PDF Mirage: Content Masking Attack Against Information-Based Online - PowerPoint PPT Presentation

PDF Mirage: Content Masking Attack Against Information-Based Online Services Ian Markwood*, Dakun Shen*, Yao Liu, and Zhuo Lu University of South Florida *Co-first authors Presented by Ian Markwood

Outline • Motivation • Background Information • Content Masking Attack – Against Conference Reviewer Assignment Systems – Against Plagiarism Detection – Against Document Indexing • Content Masking Defense • Conclusion

Motivation • The Adobe Portable Document Format (PDF) is the standard for consistent cross-computer document rendering • PDF documents cannot be edited with commonly accessible tools (MS Word, Adobe Reader, etc.) • This confers a sense of integrity to the document for the end user

Motivation • There is a disconnect between the content of a PDF and what is actually displayed • A computer and a human see two different things

Motivation • Within this disconnect we can perform a content masking attack which compromises the content integrity of PDF files • Three information-based online systems rely on the integrity of PDF documents: – Automatic reviewer assignment systems for academic papers – Plagiarism detection systems – Search engines

Background Information • What do these services have in common? – They support PDF submission – They scrape the text out of submitted PDF files to perform their function, rather than using Optical Character Recognition (OCR) – Text scraping copies the plaintext out of all strings within the PDF file – Ignores font associated with text

Background Information • Automatic conference reviewer assignment systems – Use topic matching to assign reviewers to submitted papers – Compare frequent words appearing in reviewers’ published papers to frequent words appearing in submitted papers – INFOCOM uses Latent Semantic Indexing (LSI)

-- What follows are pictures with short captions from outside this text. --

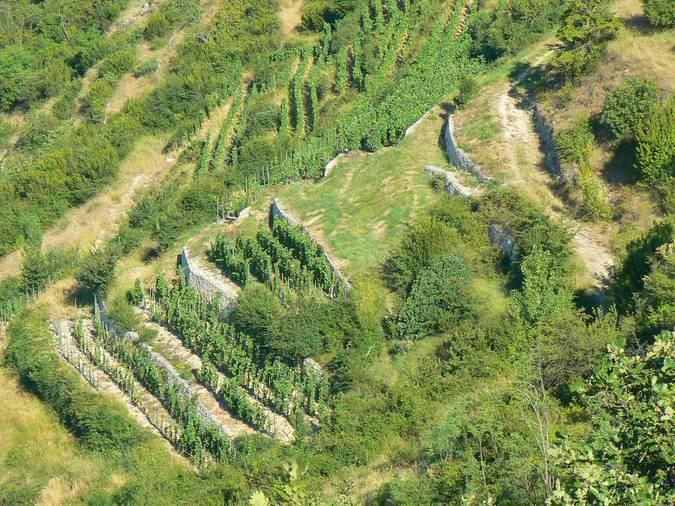 Visuel 1/2 : Murs de soutènement des coteaux de la Côte de Brézème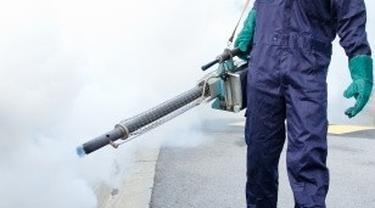 Fogging Kurang Berhasil Memberantas Nyamuk DBD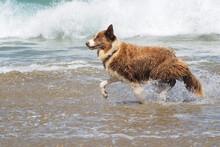 Happy Dog Running Along The Sh...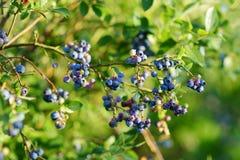 Органические ягоды голубики зрея на кустах в саде Стоковое Изображение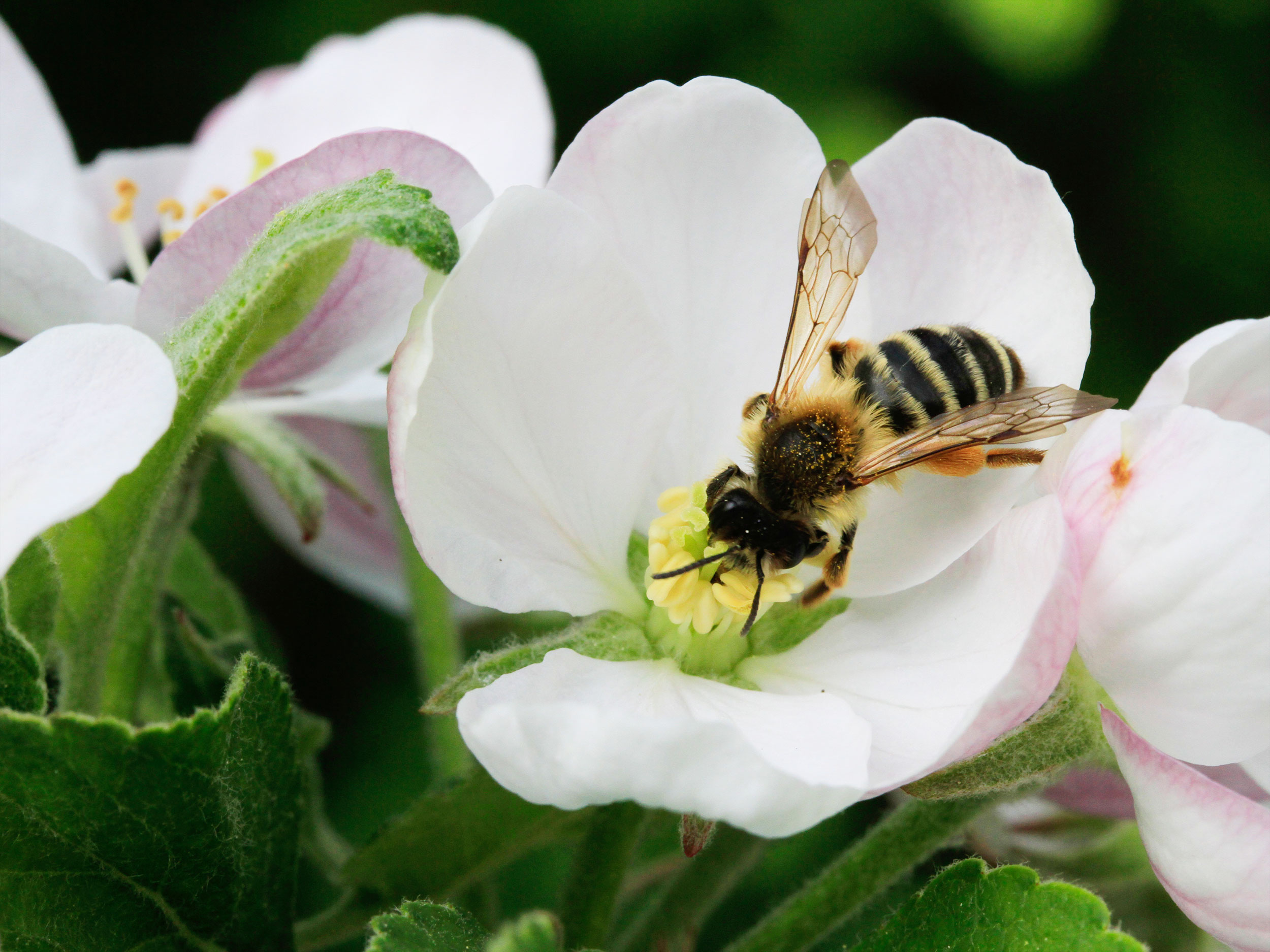 Bienen Und Hummeln Helfen Mit Spatbluhenden Geholzen Gartenflora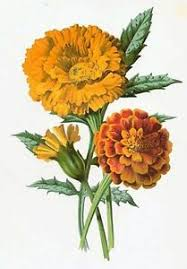 Details About Marigold Counted Cross Stitch Pattern 2207 Vintage Flowers Floral Graph Chart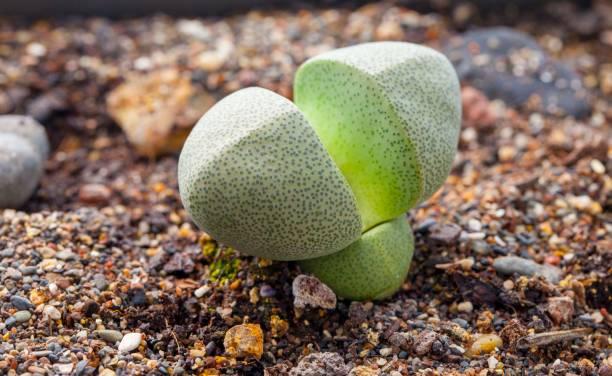 Pleiospilos plante grasse liste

Background Information • Plagiarism detection systems – Measure similarity between strings within subject document and all other documents submitted thus far • Document indexing – Search engines return documents based on the similarity of their content to the search string

Content Masking Attack plaintext cipher ciphertext

Content Masking Attack • “Masking font” – a custom font with some rearrangement of the character/glyph relationship • Open source tools such as Font Forge allow copy/paste of character glyphs within fonts • Custom fonts may be imported into L A T E X

Content Masking Attack Against Automatic Conference Reviewer Assignment Systems • An author can target a specific reviewer by replacing enough key words in the paper with key words from the reviewer’s papers • Key words – uncommon words that appear most frequently

Content Masking Attack Against Automatic Conference Reviewer Assignment Systems • Algorithm: – Order key words in subject paper and target reviewer’s corpus by descending frequency – Construct a “word mapping” between these two lists – Create a “character mapping” between the letters of each pair of words

Content Masking Attack Against Automatic Conference Reviewer Assignment Systems • Challenges: – One-to-Many Character Mapping – Word Length Disparity

Content Masking Attack Against Automatic Conference Reviewer Assignment Systems • Experiment: – We have reproduced the INFOCOM automatic reviewer assignment system – This includes 114 TPC members from a well- known security conference and 2094 of their recently published papers for training – 100 additional papers used as testing data

Content Masking Attack Against Automatic Conference Reviewer Assignment Systems • Experiment: – Matching a paper to one reviewer Similarity scores relative to amount of words masked. Blue stars show the desired matching.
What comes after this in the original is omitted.